- Festivals
VENEZIA 72 – A Preview
Boats, pasta and amore may provide the backdrop to the Venice festival but it is cinema that matters most. This year more than ever. A look at the films – and yes, the backdrop – as Venezia 72 gets ready to start. Elisabeth Sereda previews this year’s edition of the festival on the lagoon.
The Venice Film Festival lineup looks great on paper. Greater than last May’s Cannes, which also looked good on paper and then failed to deliver for the most part. Just like Cannes, Venice kicks off with a major U.S.-studio movie: Everest, starring among others Josh Brolin, Jake Gyllenhaal, Sam Worthington, Keira Knightley, Robin Wright and Emily Watson. Directed by Baltasar Kormakur (The Deep, 2 Guns) it will keep the opening night audience at the edge of their seats and probably freezing since it chronicles the infamous 1996 climbing expedition that killed several team members in a severe snowstorm.

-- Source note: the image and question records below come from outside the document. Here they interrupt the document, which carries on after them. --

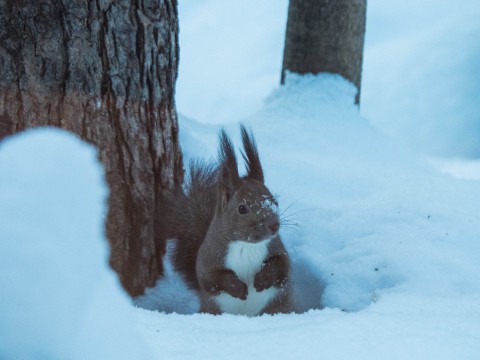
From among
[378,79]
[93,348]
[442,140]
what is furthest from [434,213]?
[378,79]

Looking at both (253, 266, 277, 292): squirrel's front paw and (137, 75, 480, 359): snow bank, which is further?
(253, 266, 277, 292): squirrel's front paw

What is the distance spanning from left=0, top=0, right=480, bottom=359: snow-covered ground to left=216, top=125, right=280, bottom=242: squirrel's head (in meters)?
0.45

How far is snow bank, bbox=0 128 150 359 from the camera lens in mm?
666

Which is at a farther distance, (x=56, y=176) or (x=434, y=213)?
(x=434, y=213)

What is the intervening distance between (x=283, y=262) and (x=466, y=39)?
486 centimetres

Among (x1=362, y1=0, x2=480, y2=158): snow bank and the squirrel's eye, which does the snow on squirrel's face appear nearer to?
the squirrel's eye

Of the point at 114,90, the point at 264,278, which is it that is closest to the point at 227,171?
the point at 264,278

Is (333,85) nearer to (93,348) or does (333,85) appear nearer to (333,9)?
(333,9)

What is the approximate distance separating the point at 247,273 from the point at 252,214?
0.81 feet

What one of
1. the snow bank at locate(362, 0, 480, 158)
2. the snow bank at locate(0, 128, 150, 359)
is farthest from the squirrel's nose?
the snow bank at locate(362, 0, 480, 158)

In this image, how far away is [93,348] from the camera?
2.41 feet

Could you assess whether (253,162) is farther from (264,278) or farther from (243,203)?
(264,278)

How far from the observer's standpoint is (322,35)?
426cm

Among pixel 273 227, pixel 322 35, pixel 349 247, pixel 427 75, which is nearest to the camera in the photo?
pixel 273 227
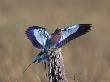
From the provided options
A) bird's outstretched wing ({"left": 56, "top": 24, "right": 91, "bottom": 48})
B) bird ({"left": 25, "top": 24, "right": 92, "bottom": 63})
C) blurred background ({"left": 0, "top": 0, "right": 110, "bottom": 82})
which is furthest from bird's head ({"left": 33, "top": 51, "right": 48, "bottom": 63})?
blurred background ({"left": 0, "top": 0, "right": 110, "bottom": 82})

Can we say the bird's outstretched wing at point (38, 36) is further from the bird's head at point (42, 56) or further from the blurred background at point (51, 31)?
the blurred background at point (51, 31)

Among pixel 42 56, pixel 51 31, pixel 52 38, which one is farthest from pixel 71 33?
pixel 51 31

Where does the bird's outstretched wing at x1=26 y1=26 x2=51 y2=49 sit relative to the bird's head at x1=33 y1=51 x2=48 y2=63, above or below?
above

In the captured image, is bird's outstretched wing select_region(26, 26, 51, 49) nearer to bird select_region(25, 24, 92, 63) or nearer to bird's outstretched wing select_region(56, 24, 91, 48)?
bird select_region(25, 24, 92, 63)

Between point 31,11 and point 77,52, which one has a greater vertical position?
point 31,11

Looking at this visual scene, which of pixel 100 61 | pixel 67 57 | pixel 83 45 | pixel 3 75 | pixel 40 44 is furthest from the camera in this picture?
pixel 83 45

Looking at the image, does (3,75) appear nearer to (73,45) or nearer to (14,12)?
(73,45)

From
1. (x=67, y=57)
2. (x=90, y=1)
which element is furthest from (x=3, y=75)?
(x=90, y=1)

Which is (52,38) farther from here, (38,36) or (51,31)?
(51,31)
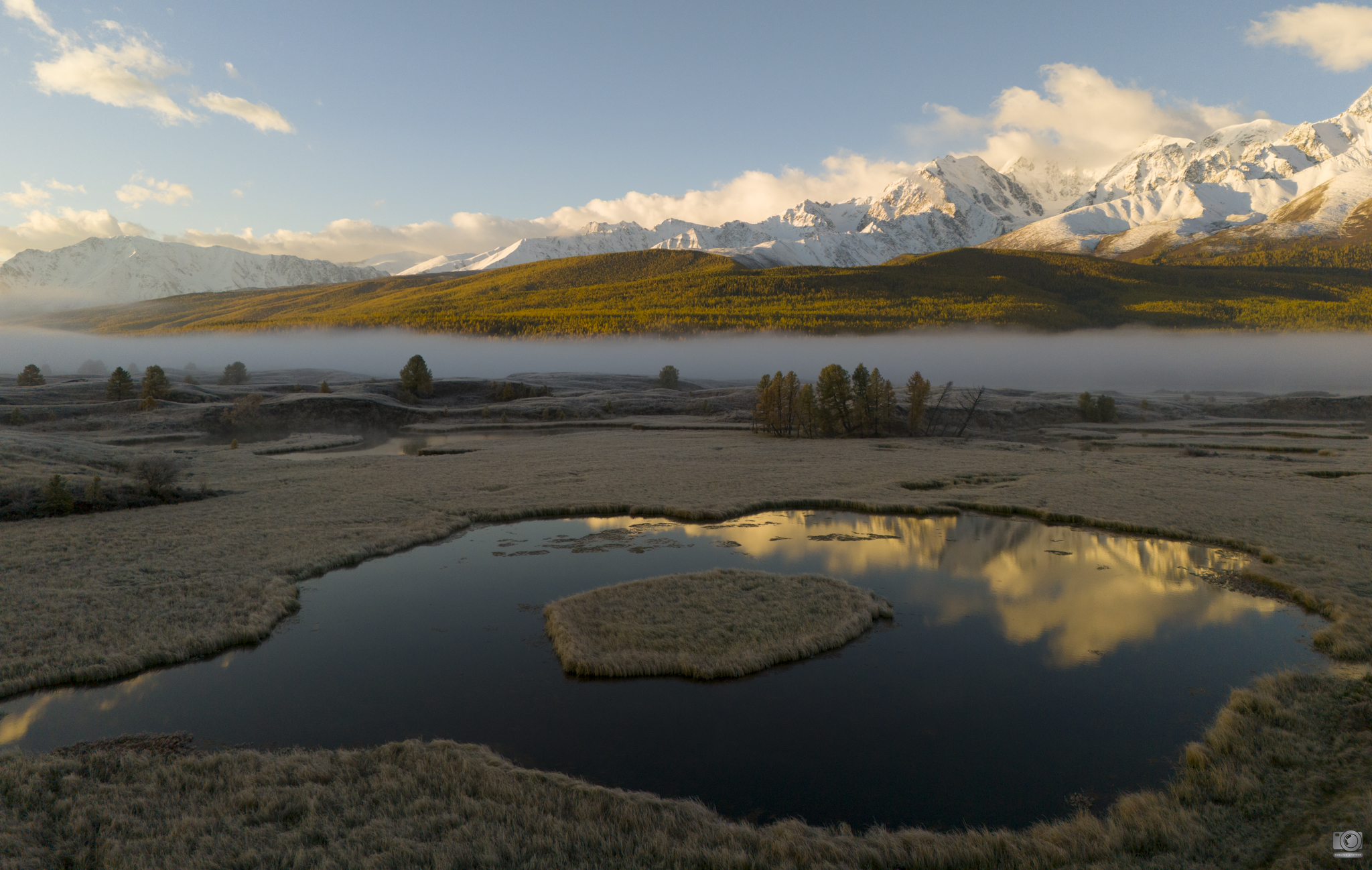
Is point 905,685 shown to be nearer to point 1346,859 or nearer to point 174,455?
point 1346,859

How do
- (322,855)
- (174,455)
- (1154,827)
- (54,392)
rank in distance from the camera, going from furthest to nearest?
(54,392) < (174,455) < (1154,827) < (322,855)

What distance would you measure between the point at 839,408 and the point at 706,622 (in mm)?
77951

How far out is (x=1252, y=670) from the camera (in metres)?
19.3

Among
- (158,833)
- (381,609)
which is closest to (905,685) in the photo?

The big films shown in Venice really matter, and the simple reason is timing. Reviewers get to see The Danish Girl starring Golden Globe- and Oscar-winner Eddie Redmayne and directed by Tom Hooper, Black Mass, the Whitey Bulger story with Johnny Depp, Beasts of No Nation (with Idris Elba, directed by Cary Fukunaga), Charlie Kaufman’s Anomalisa and the documentaries Janis and Rabin, The Last Days days before TIFF, the Toronto Film Festival. More so, Venice kicks off the award season – shortly before Telluride and Toronto: last year’s opening movie Birdman ended up winning the Academy Award for best picture. The previous year Gravity made an early splash here. Speaking of Michael Keaton: he stars in Spotlight another film that will be shown in Venice ahead of its Toronto premiere. Festival director Alberto Barbera dismisses competition with TIFF, maintaining that Toronto unlike Venice is not a competitive festival. As excited as he is about this year’s lineup, 14 out of 21 directors in the main competition have never been to the festival before, his own country’s offerings do not make him very happy: “We saw 178 Italian movies, and four-fifths of them were unwatchable,” he told Variety. Only four Italian titles were chosen for the competition, among them Luca Guadagnino’s A Bigger Splash, a psychological drama with Matthias Schoenaerts and Tilda Swinton. Blood of My Blood by Marco Bellocchio, a period vampire drama. And first-time director Piero Messina’s L’attesa (The Wait), starring Juliette Binoche.
There may not be as many female filmmakers as one would wish and hope for, but there are still more than ever and their works cover everything from dramas to documentaries to short films. They come from Brazil, Israel, Australia, the U.S. and the UK. They are established directors like Amy Berg, Sue Brooks and Laurie Anderson and they are newcomers or almost-newcomers like Yaelle Kayam, Hadar Morag and Anita Rocha Da Silveira. Their films will be screened in all different sections of the festival from the main competition to Horizons (the festival’s edgier side competition) to documentary and shorts.
Mexican director Arturo Ripstein will receive a Biennale award on opening night. And the Golden Lion for lifetime achievement will be given to legendary French director Bertrand Tavernier. This year Alfonso Cuarón heads the main jury, consisting of directors, writers and actors: Emmanuelle Carrere, Nuri Bilge Ceylan, Pawel Pawlikowski, Francesco Munzi, Elizabeth Banks, Hou Hsiao-hsien, Lynne Ramsey and Diane Kruger. The Horizons section is headed by Jonathan Demme. Venezia 72 marks Barbera’s last time as director in his four-year-contract, unless Italian politicians (who historically have a big hand in determining the festival’s leadership) decide to keep a much-needed continuity going.
What is always thankfully missing from Venice are the hordes of businessmen (not all of them legit) that crowd the streets of Cannes and Berlin. And the hundreds of sponsor tents, parties and banners everywhere. Venice is not a market festival. Deals are made before or after or in quiet hotel rooms. Everything takes place within one kilometer on the Lido, with very few after-parties taking place in the old city or on neighboring islands, making it very convenient to see as many films as possible and being distracted only by the beautiful buildings and canals, not by car and pedestrian traffic that makes it hazardous to cross the street.
And sure, there will be parties: the opening night celebration will once again take place in a clear tent on the beach in front of the Hotel Excelsior. It is the biggest party since most of the others follow the premieres and are attended by the filmmakers and their guests. Pasta, vino and dolce will be enjoyed in intimate settings. And that in itself is the charm that makes Venice not just the oldest but also the most legendary and highly enjoyable film festival of all.